◆ **SET PROBLEM 1**:
Answer the following from the interview excerpt on social media, one line each:
(a) In what two ways do the speaker's nephew and niece contact the speaker?
(b) Which platform does the speaker say is still much bigger in the U.S. than in Europe?
(c) To what does the speaker mainly attribute the stronger social media presence in Silicon Valley?
◆ **SET PROBLEM 2**:
State whether each statement agrees with the interview excerpt on social media, and support each yes or no with a quotation from it:
(a) The speaker's nephew and niece usually email the speaker.
(b) Twitter is bigger in Europe than in the U.S.
(c) Enterprises need to reach customers through the channels the customers prefer, including social media.
◆ **SET PROBLEM 3**: Write the next part of the interview excerpt on social media, beginning with a reply to its final question on how businesses can use social CRM to measure ROI.

Do you think the enterprise aspect of social media will remain solid?

My nephew and niece are teenagers and when they communicate with me they don’t send me an email or call me on the phone, they send me a message on Facebook or they start following me on Twitter. That’s how the new generation is communicating; they’re using these social channels as their medium; that’s the way for them to engage. Enterprises have to communicate with customers the way they want to be communicated with and that includes social media channels.

Do you notice any differences in social media use in Silicon Valley compared to Europe?

First and foremost Twitter is still a lot bigger in the U.S than it is here in Europe. In Silicon Valley, the social presence and the various ways we embrace social channels in our day to day routines is much more natural. It’s much more saturated in the culture there than you see elsewhere, but I think that’s mainly because it’s a first mover society.

How can businesses use social CRM to specifically measure their return on investment (ROI)?

◆ **Dataset excerpt**:
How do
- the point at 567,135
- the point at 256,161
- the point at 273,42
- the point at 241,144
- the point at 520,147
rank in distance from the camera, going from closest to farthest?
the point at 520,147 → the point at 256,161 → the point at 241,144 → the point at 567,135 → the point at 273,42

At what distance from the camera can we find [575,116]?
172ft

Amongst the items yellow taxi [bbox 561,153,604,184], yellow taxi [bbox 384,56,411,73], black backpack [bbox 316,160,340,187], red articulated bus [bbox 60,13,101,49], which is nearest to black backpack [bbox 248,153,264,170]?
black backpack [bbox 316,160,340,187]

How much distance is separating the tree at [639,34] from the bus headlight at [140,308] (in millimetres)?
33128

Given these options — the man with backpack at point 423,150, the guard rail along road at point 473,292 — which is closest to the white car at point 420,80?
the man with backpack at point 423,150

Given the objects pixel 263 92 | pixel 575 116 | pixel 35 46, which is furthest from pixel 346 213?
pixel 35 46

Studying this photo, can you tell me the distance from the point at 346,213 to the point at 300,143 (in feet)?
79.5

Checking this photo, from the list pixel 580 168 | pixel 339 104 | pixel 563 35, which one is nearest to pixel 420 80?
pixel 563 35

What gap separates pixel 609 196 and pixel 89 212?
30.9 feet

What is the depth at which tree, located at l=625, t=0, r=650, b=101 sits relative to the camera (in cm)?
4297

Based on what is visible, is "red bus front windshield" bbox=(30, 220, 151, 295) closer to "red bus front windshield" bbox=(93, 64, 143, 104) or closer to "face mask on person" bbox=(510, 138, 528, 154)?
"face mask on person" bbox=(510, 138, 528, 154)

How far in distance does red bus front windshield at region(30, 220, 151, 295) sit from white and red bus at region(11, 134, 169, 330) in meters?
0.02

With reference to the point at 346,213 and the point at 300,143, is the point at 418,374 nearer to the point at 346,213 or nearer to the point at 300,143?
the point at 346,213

◆ **WRITTEN REPLY 1**:
(a) They send the speaker a message on Facebook or start following the speaker on Twitter.
(b) Twitter.
(c) To its being a first mover society.

◆ **WRITTEN REPLY 2**:
(a) No: "they don’t send me an email or call me on the phone"
(b) No: "Twitter is still a lot bigger in the U.S than it is here in Europe"
(c) Yes: "Enterprises have to communicate with customers the way they want to be communicated with and that includes social media channels."

◆ **WRITTEN REPLY 3**:
The economy is very much changing. Businesses used to count their revenue on how much it can sell to you right now. More businesses are now turning into subscriptions businesses, within a subscription economy; meaning it’s the long term engagement with a customer that matters. It is better to get someone to pay $10 each month than it is for them to pay $100 right now. That kind of long term perspective on the business relationship – and on your revenue stream – changes how you engage with customers. Long term relationships support the subscription economy very well.

Isn’t that ROI hard to measure? What are some signals companies should look for?

Businesses have to rethink their businesses model so it is better suited for the subscription economy. They need to be able to sell products that have a long term perspective, rather than just focusing on the short term. In that regard, it becomes easy to say that you are reducing your churn and increasing your retention when its something that you can see on your bottom line. Lowering churn is something that is directly driven by your customer relationships and your social media relationships.